Problem to solve: Give back all of the records underneath exactly, with no omissions.

[Dataset entries]
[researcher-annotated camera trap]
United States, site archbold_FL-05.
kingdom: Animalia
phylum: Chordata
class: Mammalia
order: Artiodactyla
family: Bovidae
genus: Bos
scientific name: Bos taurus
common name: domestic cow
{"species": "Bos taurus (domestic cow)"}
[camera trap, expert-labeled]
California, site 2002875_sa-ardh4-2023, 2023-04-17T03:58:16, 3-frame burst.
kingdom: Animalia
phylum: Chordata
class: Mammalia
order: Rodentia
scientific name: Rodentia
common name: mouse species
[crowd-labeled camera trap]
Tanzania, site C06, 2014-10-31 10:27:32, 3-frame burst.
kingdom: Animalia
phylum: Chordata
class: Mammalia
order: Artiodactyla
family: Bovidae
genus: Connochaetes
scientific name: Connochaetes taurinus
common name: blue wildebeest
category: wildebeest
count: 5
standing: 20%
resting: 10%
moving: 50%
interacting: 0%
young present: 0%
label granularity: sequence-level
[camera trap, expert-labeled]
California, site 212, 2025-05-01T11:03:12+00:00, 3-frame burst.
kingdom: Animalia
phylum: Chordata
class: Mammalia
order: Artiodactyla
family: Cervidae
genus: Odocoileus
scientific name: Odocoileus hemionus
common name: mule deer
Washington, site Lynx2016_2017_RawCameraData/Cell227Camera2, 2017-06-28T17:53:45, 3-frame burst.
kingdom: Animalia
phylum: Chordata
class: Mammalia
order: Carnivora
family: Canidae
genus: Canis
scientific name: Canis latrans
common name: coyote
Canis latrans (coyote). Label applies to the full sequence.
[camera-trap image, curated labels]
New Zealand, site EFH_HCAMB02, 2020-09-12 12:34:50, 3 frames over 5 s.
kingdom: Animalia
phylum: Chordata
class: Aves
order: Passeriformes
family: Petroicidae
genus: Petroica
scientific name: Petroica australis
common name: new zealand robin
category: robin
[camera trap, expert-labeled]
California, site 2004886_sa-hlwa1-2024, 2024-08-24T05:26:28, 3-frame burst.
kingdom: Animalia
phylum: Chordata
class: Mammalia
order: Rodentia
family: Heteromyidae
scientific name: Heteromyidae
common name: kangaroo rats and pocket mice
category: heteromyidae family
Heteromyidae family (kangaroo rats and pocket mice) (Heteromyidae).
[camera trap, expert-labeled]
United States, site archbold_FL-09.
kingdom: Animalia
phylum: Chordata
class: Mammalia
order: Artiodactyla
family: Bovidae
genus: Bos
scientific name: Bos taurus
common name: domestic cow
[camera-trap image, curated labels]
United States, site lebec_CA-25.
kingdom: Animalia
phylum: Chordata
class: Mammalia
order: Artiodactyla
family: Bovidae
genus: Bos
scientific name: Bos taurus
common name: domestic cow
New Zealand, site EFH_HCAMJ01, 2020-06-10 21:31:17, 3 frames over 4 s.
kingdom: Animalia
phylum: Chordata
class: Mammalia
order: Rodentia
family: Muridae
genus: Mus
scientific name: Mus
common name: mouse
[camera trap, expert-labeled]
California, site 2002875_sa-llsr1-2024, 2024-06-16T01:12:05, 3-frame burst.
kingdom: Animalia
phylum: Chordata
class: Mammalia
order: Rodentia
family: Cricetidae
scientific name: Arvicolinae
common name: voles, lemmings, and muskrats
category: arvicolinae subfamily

Solution to this task:
[researcher-annotated camera trap]
United States, site archbold_FL-05.
kingdom: Animalia
phylum: Chordata
class: Mammalia
order: Artiodactyla
family: Bovidae
genus: Bos
scientific name: Bos taurus
common name: domestic cow
{"species": "Bos taurus (domestic cow)"}
[camera trap, expert-labeled]
California, site 2002875_sa-ardh4-2023, 2023-04-17T03:58:16, 3-frame burst.
kingdom: Animalia
phylum: Chordata
class: Mammalia
order: Rodentia
scientific name: Rodentia
common name: mouse species
[crowd-labeled camera trap]
Tanzania, site C06, 2014-10-31 10:27:32, 3-frame burst.
kingdom: Animalia
phylum: Chordata
class: Mammalia
order: Artiodactyla
family: Bovidae
genus: Connochaetes
scientific name: Connochaetes taurinus
common name: blue wildebeest
category: wildebeest
count: 5
standing: 20%
resting: 10%
moving: 50%
interacting: 0%
young present: 0%
label granularity: sequence-level
[camera trap, expert-labeled]
California, site 212, 2025-05-01T11:03:12+00:00, 3-frame burst.
kingdom: Animalia
phylum: Chordata
class: Mammalia
order: Artiodactyla
family: Cervidae
genus: Odocoileus
scientific name: Odocoileus hemionus
common name: mule deer
Washington, site Lynx2016_2017_RawCameraData/Cell227Camera2, 2017-06-28T17:53:45, 3-frame burst.
kingdom: Animalia
phylum: Chordata
class: Mammalia
order: Carnivora
family: Canidae
genus: Canis
scientific name: Canis latrans
common name: coyote
Canis latrans (coyote). Label applies to the full sequence.
[camera-trap image, curated labels]
New Zealand, site EFH_HCAMB02, 2020-09-12 12:34:50, 3 frames over 5 s.
kingdom: Animalia
phylum: Chordata
class: Aves
order: Passeriformes
family: Petroicidae
genus: Petroica
scientific name: Petroica australis
common name: new zealand robin
category: robin
[camera trap, expert-labeled]
California, site 2004886_sa-hlwa1-2024, 2024-08-24T05:26:28, 3-frame burst.
kingdom: Animalia
phylum: Chordata
class: Mammalia
order: Rodentia
family: Heteromyidae
scientific name: Heteromyidae
common name: kangaroo rats and pocket mice
category: heteromyidae family
Heteromyidae family (kangaroo rats and pocket mice) (Heteromyidae).
[camera trap, expert-labeled]
United States, site archbold_FL-09.
kingdom: Animalia
phylum: Chordata
class: Mammalia
order: Artiodactyla
family: Bovidae
genus: Bos
scientific name: Bos taurus
common name: domestic cow
[camera-trap image, curated labels]
United States, site lebec_CA-25.
kingdom: Animalia
phylum: Chordata
class: Mammalia
order: Artiodactyla
family: Bovidae
genus: Bos
scientific name: Bos taurus
common name: domestic cow
New Zealand, site EFH_HCAMJ01, 2020-06-10 21:31:17, 3 frames over 4 s.
kingdom: Animalia
phylum: Chordata
class: Mammalia
order: Rodentia
family: Muridae
genus: Mus
scientific name: Mus
common name: mouse
[camera trap, expert-labeled]
California, site 2002875_sa-llsr1-2024, 2024-06-16T01:12:05, 3-frame burst.
kingdom: Animalia
phylum: Chordata
class: Mammalia
order: Rodentia
family: Cricetidae
scientific name: Arvicolinae
common name: voles, lemmings, and muskrats
category: arvicolinae subfamily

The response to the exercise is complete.